テワンは押し黙ったまま口元へ手を当てた。婚約式の日のヒョンスの姿が目に浮かんだ。鏡の中の弟は思いを断ち切り静かに微笑んでいた。
「やはり無理だったか」
「中央建設はそれで東海建設へ…」
テワンは硬い表情のまま首を傾(かし)げた。
「それだけであのキム社長がこんな手に出ると思うか」
ドンヒョンの目はノーと言っている。
「何かある」
「はい」
「全容を知りたい。直ぐに調べてくれ。僕はヒョンスに直接聞いてみる」

マルシアンへ電話をすると、ヒョンスはちょうど出社したばかりだった。
「ヒョンスか」
「はい。
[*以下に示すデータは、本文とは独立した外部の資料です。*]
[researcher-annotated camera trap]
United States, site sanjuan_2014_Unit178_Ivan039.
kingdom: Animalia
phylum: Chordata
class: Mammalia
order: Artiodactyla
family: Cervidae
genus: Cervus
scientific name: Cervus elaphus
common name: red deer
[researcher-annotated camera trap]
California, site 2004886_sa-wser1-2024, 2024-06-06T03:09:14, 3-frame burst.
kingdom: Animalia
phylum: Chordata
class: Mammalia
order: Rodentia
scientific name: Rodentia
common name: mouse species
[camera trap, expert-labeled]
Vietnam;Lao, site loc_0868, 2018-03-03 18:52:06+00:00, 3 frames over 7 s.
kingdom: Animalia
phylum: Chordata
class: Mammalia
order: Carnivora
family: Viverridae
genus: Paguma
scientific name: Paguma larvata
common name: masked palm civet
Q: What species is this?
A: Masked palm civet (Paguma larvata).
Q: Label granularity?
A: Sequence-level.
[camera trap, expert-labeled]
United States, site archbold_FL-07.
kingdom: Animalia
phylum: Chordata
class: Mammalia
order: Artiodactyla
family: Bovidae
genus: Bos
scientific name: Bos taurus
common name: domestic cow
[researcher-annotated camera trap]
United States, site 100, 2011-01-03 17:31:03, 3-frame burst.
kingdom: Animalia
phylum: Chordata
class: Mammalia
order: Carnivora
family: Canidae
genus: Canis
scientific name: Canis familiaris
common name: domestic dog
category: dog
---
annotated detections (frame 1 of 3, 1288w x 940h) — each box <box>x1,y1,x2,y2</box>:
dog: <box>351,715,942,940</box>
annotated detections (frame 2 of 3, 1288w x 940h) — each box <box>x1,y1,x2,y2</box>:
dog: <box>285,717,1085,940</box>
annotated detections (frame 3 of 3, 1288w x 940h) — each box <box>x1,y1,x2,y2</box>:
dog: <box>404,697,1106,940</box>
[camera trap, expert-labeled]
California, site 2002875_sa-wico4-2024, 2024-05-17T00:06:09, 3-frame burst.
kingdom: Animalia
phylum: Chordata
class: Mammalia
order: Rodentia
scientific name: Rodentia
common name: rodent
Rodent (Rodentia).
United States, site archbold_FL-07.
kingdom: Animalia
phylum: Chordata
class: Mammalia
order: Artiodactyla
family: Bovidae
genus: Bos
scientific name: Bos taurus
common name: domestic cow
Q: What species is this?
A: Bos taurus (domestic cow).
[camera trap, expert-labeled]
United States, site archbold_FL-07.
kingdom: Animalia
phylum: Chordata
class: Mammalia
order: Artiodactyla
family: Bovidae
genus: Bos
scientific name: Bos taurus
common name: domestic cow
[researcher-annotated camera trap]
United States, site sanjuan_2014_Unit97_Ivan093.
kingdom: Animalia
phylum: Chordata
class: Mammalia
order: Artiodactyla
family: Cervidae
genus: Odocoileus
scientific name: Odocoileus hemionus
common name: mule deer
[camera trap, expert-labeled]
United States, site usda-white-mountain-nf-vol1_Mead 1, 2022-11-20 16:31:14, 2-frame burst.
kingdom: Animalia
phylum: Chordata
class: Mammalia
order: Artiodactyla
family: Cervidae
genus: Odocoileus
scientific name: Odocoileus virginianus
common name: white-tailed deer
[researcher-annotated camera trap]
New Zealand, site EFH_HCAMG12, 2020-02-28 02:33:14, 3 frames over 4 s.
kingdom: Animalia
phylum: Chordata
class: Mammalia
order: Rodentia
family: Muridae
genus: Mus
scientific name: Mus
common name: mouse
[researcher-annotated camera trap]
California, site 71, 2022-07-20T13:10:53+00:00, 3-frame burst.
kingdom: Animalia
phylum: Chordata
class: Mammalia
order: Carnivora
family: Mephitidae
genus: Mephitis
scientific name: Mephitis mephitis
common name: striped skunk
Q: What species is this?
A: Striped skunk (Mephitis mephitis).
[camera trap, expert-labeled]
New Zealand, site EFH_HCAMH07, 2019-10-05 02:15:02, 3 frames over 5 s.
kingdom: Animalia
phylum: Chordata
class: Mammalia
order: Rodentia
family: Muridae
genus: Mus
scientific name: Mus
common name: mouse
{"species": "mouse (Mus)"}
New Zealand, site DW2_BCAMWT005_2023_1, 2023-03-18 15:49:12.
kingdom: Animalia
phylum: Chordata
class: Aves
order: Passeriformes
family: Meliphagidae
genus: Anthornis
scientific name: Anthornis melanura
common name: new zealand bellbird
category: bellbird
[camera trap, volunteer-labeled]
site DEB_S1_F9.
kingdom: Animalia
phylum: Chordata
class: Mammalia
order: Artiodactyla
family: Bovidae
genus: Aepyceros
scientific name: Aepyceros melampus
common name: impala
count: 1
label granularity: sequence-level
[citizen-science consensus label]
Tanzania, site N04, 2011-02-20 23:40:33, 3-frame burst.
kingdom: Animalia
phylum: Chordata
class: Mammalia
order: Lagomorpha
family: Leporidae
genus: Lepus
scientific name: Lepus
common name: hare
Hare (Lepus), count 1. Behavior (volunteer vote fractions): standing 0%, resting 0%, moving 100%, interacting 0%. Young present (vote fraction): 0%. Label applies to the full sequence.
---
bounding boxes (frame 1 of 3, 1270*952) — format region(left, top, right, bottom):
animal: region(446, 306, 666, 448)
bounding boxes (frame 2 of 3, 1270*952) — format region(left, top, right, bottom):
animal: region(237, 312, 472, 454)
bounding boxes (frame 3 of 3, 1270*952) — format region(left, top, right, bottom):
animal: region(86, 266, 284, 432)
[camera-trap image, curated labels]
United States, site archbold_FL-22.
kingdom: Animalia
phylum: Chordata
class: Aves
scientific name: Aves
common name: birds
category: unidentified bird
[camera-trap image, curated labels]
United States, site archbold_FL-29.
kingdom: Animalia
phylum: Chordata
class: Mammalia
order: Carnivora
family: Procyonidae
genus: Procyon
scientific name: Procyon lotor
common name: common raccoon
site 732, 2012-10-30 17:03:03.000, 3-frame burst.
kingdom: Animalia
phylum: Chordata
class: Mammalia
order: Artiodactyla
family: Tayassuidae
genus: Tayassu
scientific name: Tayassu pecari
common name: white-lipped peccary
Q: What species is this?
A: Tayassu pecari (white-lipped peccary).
兄さん、お久しぶりです」
ヒョンスの声は弾んでいた。
「仕事はどうだ。今は山の手教会の修復か」
「えぇ、順調に進んでいます。今日もこれから春川へ行きます」
「そうか。では仕事以外で聞きたい事がある。場所を移せ」

誰もいない部屋へ電話が切り替わると、ヒョンスは途端に肩を落とした。
「兄さん、俺…ミヒと別れた。今、ギョンヒといるんだ」
「あぁ、分かっているよ」
「父さんにも母さんにも迷惑をかけて、俺のせいで会社も大変な事になっている」
ヒョンスの声は涙で震えていた。
「しっかりしろ、ヒョンス」
「うん」
「君が知っている事を全部話してくれ」

順を追って聞いていたテワンは男の名が出ると顔を強ばらせた。
「イ・ホテと言ったのか」
「あぁ、そいつセウン一族だって本当か」
テワンは言葉に詰まった。
「答えてくれ、兄さん」
「イ・ホテはセウン一族の一員だった。だったと言うのは、違法な取引でニューヨークから追放されたからだ」
「そんな奴が何で俺やミヒを巻き込んだんだ」
「不正を暴(あば)いたのは僕だ。僕の手の届かない所で復讐したかったのだろう」
冷静を装いながらもテワンは怒りに震えていた。
「ギドク氏へ、今晩にでもお話ししたいと伝えておいてくれないか。それまでには資料も集まり、対処法を検討出来ると思う」
「ありがとう、兄さん。それからイム・ウソクの情報に詳しい人がいるんだ」
「誰だ」
「ギョンヒの兄さん、イ・ヨンピョさんだよ。以前新聞記者をしていてウソクの詐欺事件の取材をしている。それで今回も色々と動いてくれたんだ。今は明洞グランドホテルのフロアーで働いているよ」
テワンは聡明な顔をした青年を思い出した。
「後で連絡してみよう」
「伝えておくよ」
「ヒョンス、元気を出して春川へ行ってこい」
「忘れたのかよ、チョン・ヒョンスはいつだって元気だぜ」
学生時代のやんちゃなヒョンスの顔が目に浮かんだ。